- [Things to do]:
• 1. In the COPS protocol text, what must the PDP do when it receives a keep-alive message from a PEP?
• 2. Rewrite the part of the COPS protocol text that begins at the words "3.9 Keep-Alive (KA)" and stops after "verification).", putting "return" in place of "echo".
• 3. Carry on the COPS protocol text, starting after its final sentence.

[begin Text passage]

Durham, et al. Standards Track [Page 27] RFC 2748 COPS January 2000

 In general, accounting type Report messages are sent to the PDP when
 determined appropriate by the PEP. The accounting timer merely is
 used by the PDP to keep the rate of such updates in check (i.e.
 Preventing the PEP from blasting the PDP with accounting reports).
 Not including this object implies there are no PDP restrictions on
 the rate at which accounting updates are generated.
 If the PEP receives a malformed Client-Accept message it MUST
 generate a Client-Close message specifying the appropriate error
 code.

3.8 Client-Close (CC) PEP → PDP, PDP → PEP

 The Client-Close message can be issued by either the PDP or PEP to
 notify the other that a particular type of client is no longer being
 supported.
             <Client-Close>  ::= <Common Header>
                                 <Error>
                                 [<PDPRedirAddr>]
                                 [<Integrity>]
 The Error object is included to describe the reason for the close
 (e.g. the requested client-type is not supported by the remote PDP or
 client failure).
 A PDP MAY optionally include a PDP Redirect Address object in order
 to inform the PEP of the alternate PDP it SHOULD use for the client-
 type specified in the common header.

3.9 Keep-Alive (KA) PEP → PDP, PDP → PEP

 The keep-alive message MUST be transmitted by the PEP within the
 period defined by the minimum of all KA Timer values specified in all
 received CAT messages for the connection. A KA message MUST be
 generated randomly between 1/4 and 3/4 of this minimum KA timer
 interval. When the PDP receives a keep-alive message from a PEP, it
 MUST echo a keep-alive back to the PEP. This message provides
 validation for each side that the connection is still functioning
 even when there is no other messaging.
 Note: The client-type in the header MUST always be set to 0 as the KA
 is used for connection verification (not per client session
 verification).

[end Text passage]
[begin Data supplied]

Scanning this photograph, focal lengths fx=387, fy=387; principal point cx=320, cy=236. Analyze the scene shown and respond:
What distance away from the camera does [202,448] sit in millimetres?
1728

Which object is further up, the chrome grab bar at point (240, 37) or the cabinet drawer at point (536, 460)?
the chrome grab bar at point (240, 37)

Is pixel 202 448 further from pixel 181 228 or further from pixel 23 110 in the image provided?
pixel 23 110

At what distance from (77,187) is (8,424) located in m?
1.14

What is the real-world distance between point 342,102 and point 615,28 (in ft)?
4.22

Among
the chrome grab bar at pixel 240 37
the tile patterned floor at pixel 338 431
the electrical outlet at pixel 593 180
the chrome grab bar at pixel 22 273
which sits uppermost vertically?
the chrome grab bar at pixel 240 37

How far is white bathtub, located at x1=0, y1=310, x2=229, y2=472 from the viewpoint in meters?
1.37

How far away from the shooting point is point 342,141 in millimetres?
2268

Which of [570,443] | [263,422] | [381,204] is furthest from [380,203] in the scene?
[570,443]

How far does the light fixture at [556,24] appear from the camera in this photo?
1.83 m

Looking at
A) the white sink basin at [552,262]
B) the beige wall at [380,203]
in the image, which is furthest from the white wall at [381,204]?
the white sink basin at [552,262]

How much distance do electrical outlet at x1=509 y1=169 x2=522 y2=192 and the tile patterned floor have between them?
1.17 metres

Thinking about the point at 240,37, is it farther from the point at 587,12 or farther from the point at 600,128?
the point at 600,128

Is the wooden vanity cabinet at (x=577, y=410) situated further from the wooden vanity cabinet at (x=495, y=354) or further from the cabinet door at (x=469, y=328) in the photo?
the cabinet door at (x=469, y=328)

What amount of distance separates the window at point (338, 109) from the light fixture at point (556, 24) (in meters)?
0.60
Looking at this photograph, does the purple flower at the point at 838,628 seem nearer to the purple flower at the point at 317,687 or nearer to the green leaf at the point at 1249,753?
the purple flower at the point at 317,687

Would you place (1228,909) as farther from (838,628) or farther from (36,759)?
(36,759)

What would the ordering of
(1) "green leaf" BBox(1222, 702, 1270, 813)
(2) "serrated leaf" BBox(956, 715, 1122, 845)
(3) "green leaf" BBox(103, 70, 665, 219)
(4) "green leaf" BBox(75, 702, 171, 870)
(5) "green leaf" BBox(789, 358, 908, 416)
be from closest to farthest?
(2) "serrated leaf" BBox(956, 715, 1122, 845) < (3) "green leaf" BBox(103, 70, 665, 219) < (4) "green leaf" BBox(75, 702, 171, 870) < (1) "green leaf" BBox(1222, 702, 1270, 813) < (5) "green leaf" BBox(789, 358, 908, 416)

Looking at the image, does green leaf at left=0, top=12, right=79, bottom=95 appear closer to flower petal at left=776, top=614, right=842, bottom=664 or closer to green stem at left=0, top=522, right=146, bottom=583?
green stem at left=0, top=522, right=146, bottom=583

[end Data supplied]

- [In response]:
• 1. It must echo a keep-alive back to the PEP.

• 2.
3.9 Keep-Alive (KA) PEP → PDP, PDP → PEP

 The keep-alive message MUST be transmitted by the PEP within the
 period defined by the minimum of all KA Timer values specified in all
 received CAT messages for the connection. A KA message MUST be
 generated randomly between 1/4 and 3/4 of this minimum KA timer
 interval. When the PDP receives a keep-alive message from a PEP, it
 MUST return a keep-alive back to the PEP. This message provides
 validation for each side that the connection is still functioning
 even when there is no other messaging.
 Note: The client-type in the header MUST always be set to 0 as the KA
 is used for connection verification (not per client session
 verification).

• 3.
             <Keep-Alive>  ::= <Common Header>
                               [<Integrity>]

Durham, et al. Standards Track [Page 28] RFC 2748 COPS January 2000

 Both client and server MAY assume the TCP connection is insufficient
 for the client-type with the minimum time value (specified in the CAT
 message) if no communication activity is detected for a period
 exceeding the timer period. For the PEP, such detection implies the
 remote PDP or connection is down and the PEP SHOULD now attempt to
 use an alternative/backup PDP.

3.10 Synchronize State Complete (SSC) PEP → PDP

 The Synchronize State Complete is sent by the PEP to the PDP after
 the PDP sends a synchronize state request to the PEP and the PEP has
 finished synchronization. It is useful so that the PDP will know when
 all the old client state has been successfully re-requested and,
 thus, the PEP and PDP are completely synchronized. The Client Handle
 object only needs to be included if the corresponding Synchronize
 State Message originally referenced a specific handle.
       <Synchronize State Complete>  ::= <Common Header>
                                         [<Client Handle>]
                                         [<Integrity>]

4. Common Operation

 This section describes the typical exchanges between remote PDP
 servers and PEP clients.

4.1 Security and Sequence Number Negotiation

 COPS message security is negotiated once per connection and covers
 all communication over a particular connection. If COPS level
 security is required, it MUST be negotiated during the initial
 Client-Open/Client-Accept message exchange specifying a Client-Type
 of zero (which is reserved for connection level security negotiation
 and connection verification).
 If a PEP is not configured to use COPS security with a PDP it will
 simply send the PDP Client-Open messages for the supported Client-
 Types as specified in section 4.3 and will not include the Integrity
 object in any COPS messages.
 Otherwise, security can be initiated by the PEP if it sends the PDP a
 Client-Open message with Client-Type=0 before opening any other
 Client-Type. If the PDP receives a Client-Open with a Client-Type=0
 after another Client-Type has already been opened successfully it
 MUST return a Client-Close message (for Client-Type=0) to that PEP.
 This first Client-Open message MUST specify a Client-Type of zero and
 MUST provide the PEPID and a COPS Integrity object. This Integrity
 object will contain the initial sequence number the PEP requires the

Durham, et al. Standards Track [Page 29] RFC 2748 COPS January 2000

 PDP to increment during subsequent communication after the initial
 Client-Open/Client-Accept exchange and the Key ID identifying the
 algorithm and key used to compute the digest.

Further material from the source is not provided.